* BEGIN Input *

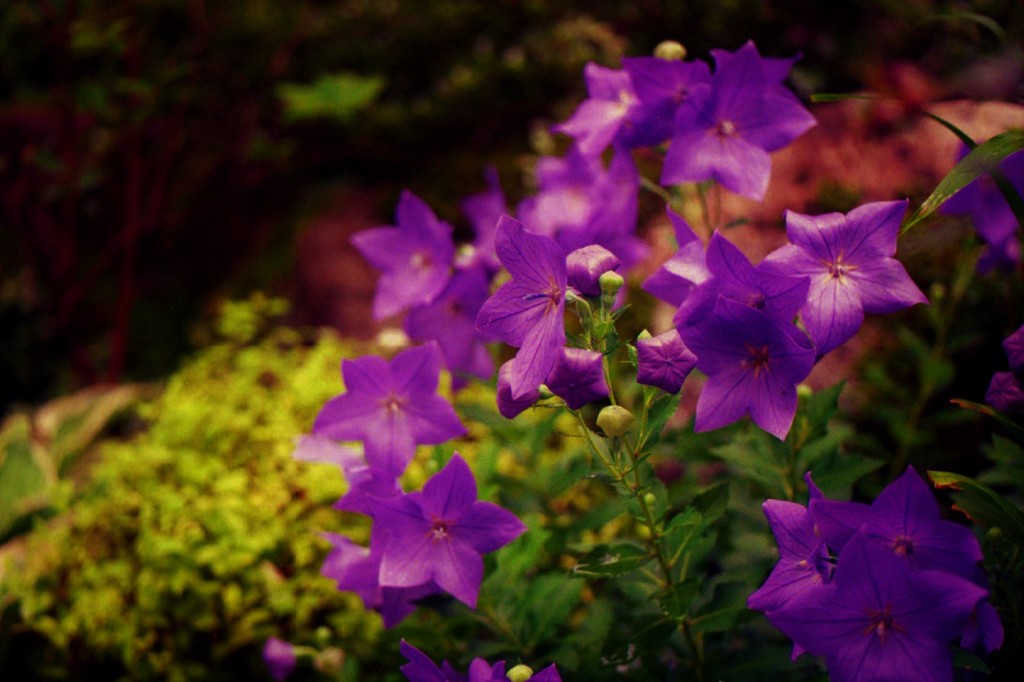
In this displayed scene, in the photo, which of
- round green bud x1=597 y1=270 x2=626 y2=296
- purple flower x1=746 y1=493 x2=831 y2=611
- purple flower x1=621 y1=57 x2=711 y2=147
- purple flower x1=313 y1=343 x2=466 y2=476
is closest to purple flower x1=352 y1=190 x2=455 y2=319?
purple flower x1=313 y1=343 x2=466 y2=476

* END Input *
* BEGIN Input *

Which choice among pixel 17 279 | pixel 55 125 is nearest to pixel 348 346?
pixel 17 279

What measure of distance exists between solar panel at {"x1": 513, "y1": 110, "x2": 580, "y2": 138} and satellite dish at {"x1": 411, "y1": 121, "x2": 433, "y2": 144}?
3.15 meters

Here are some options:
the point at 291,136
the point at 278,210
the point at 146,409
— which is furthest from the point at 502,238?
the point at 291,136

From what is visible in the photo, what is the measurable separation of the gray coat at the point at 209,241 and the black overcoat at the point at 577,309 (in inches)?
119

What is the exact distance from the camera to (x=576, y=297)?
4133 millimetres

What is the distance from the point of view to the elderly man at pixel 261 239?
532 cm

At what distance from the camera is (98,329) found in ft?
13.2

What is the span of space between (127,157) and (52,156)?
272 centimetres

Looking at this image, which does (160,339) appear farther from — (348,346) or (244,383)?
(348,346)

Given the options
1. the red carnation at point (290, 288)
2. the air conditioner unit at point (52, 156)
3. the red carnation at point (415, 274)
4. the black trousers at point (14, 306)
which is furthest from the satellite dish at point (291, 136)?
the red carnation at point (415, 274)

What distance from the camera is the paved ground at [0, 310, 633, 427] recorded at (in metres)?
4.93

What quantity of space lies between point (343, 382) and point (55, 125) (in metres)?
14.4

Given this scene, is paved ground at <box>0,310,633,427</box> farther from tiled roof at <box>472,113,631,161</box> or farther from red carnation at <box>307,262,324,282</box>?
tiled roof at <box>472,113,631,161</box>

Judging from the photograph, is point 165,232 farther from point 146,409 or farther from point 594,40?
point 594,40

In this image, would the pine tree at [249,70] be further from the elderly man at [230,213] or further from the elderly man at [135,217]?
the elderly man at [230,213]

* END Input *
* BEGIN Input *

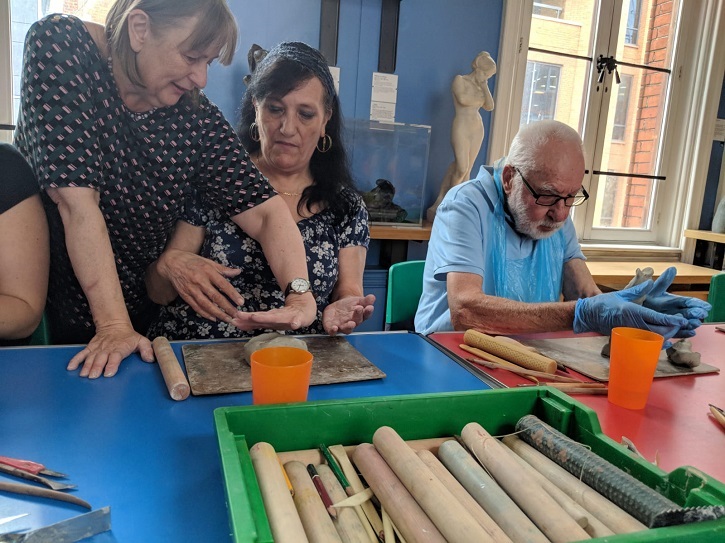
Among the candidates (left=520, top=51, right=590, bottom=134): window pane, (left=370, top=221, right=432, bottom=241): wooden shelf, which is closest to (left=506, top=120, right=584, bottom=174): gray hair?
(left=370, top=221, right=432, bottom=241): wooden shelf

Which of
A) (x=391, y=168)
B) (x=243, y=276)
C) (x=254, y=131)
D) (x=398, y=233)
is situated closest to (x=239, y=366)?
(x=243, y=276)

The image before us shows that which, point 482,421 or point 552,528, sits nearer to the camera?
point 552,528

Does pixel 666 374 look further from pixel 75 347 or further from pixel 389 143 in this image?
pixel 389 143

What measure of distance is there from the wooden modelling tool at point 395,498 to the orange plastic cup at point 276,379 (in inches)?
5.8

* END Input *

_Problem statement_
Copy the material verbatim, beginning at the line that contains "Which choice among" and stopping after the line that contains "4133 millimetres".

_Expected answer_
Which choice among pixel 17 279 | pixel 55 125 is nearest to pixel 348 346?
pixel 17 279

What measure of distance exists between solar panel at {"x1": 513, "y1": 110, "x2": 580, "y2": 138} and satellite dish at {"x1": 411, "y1": 121, "x2": 433, "y2": 144}?
3.15 meters

Here are some options:
the point at 291,136
the point at 278,210
the point at 146,409
— which is furthest from the point at 502,238?
the point at 291,136

From what is visible in the photo, what is the measurable separation of the gray coat at the point at 209,241 and the black overcoat at the point at 577,309 (in inches)?
119

What is the exact distance from the camera to (x=576, y=297)?
4133 millimetres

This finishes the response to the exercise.